■ EXTRACTED MATERIAL ■

┌──

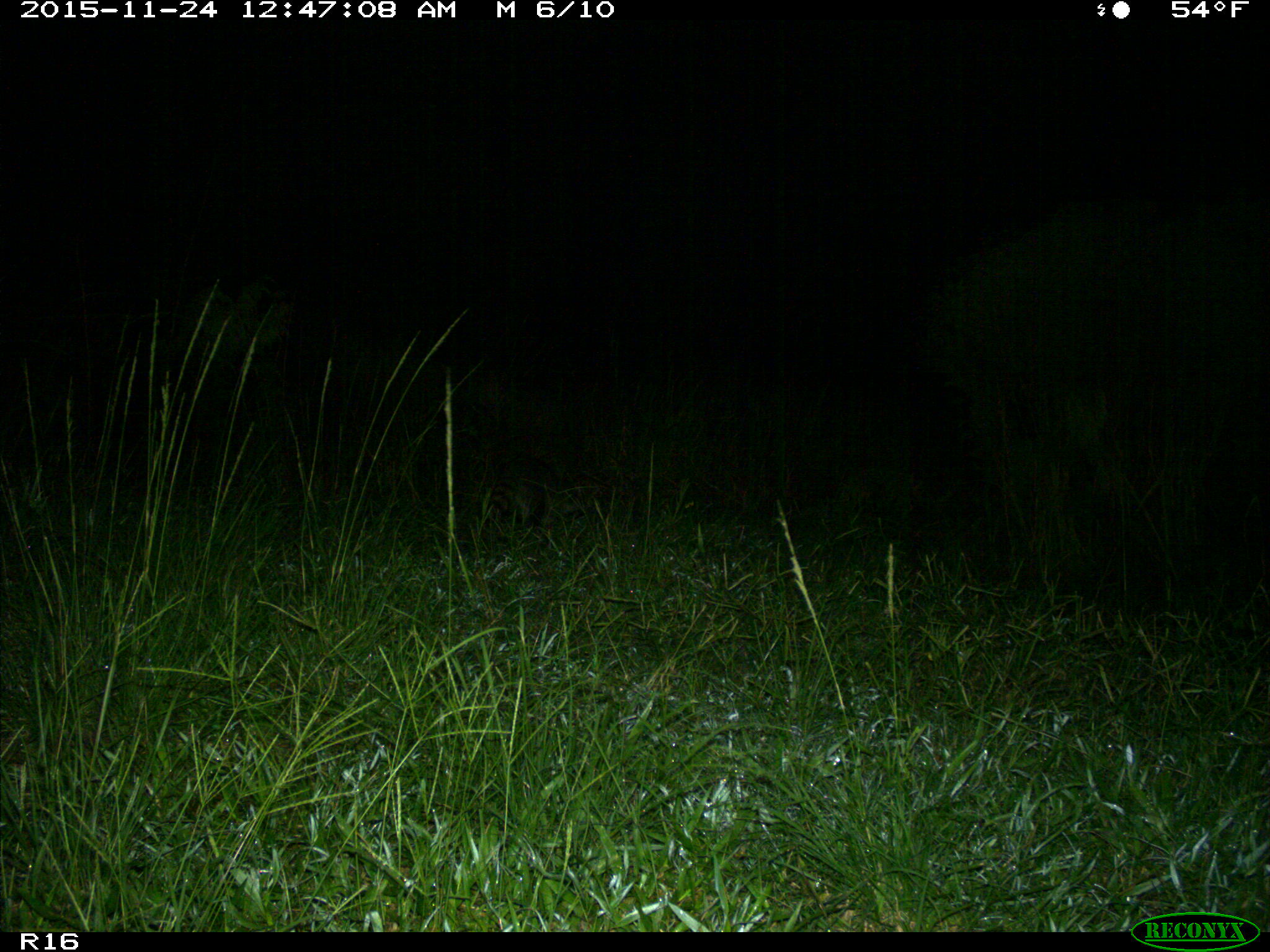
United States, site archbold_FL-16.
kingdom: Animalia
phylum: Chordata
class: Mammalia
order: Carnivora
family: Procyonidae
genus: Procyon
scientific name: Procyon lotor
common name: common raccoon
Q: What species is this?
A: Procyon lotor (common raccoon).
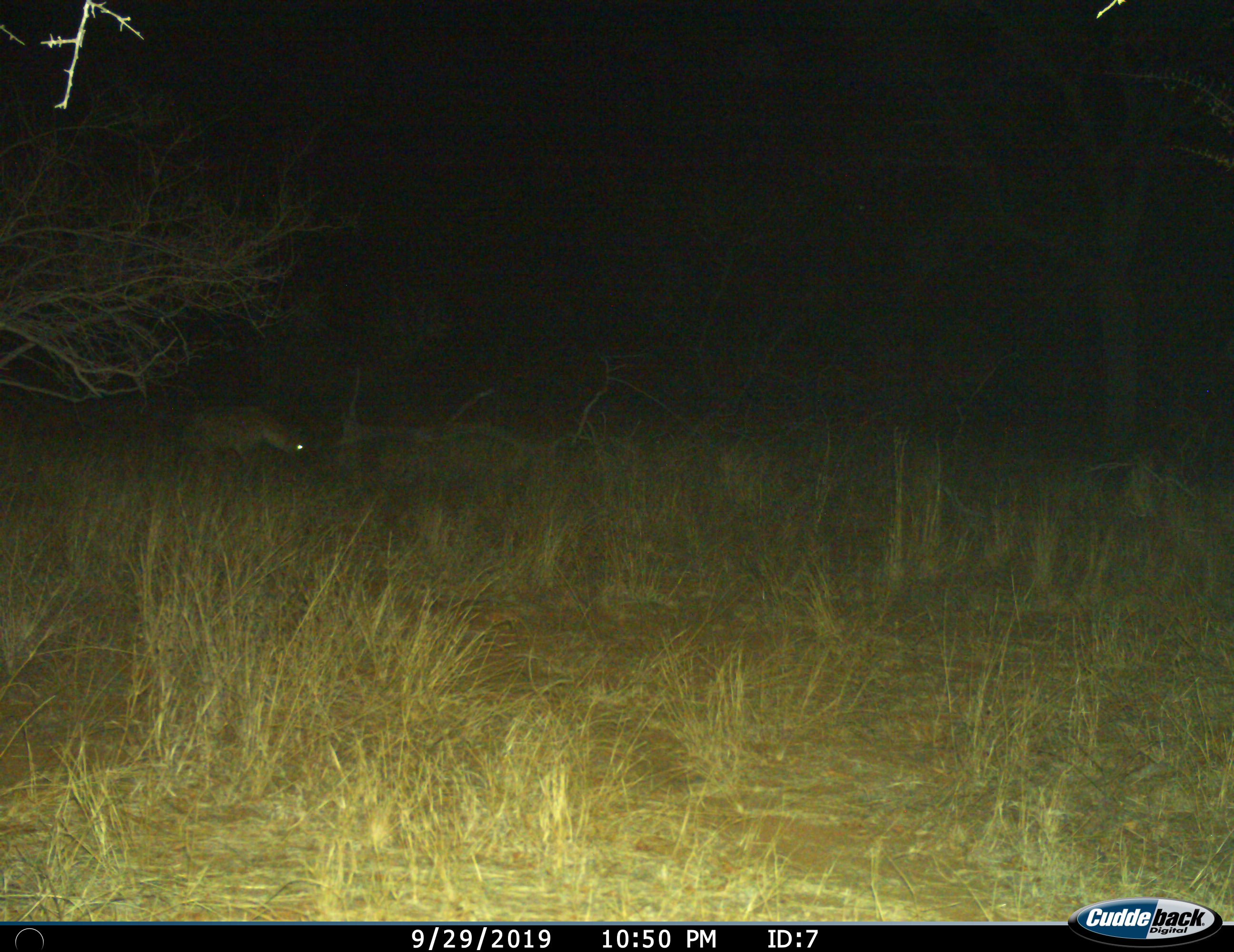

└──

■ GOAL OF THE EXERCISE ■
Pictures aren't part of the copy; return each record above exactly.

■ WRITTEN ANSWER ■
United States, site archbold_FL-16.
kingdom: Animalia
phylum: Chordata
class: Mammalia
order: Carnivora
family: Procyonidae
genus: Procyon
scientific name: Procyon lotor
common name: common raccoon
Q: What species is this?
A: Procyon lotor (common raccoon).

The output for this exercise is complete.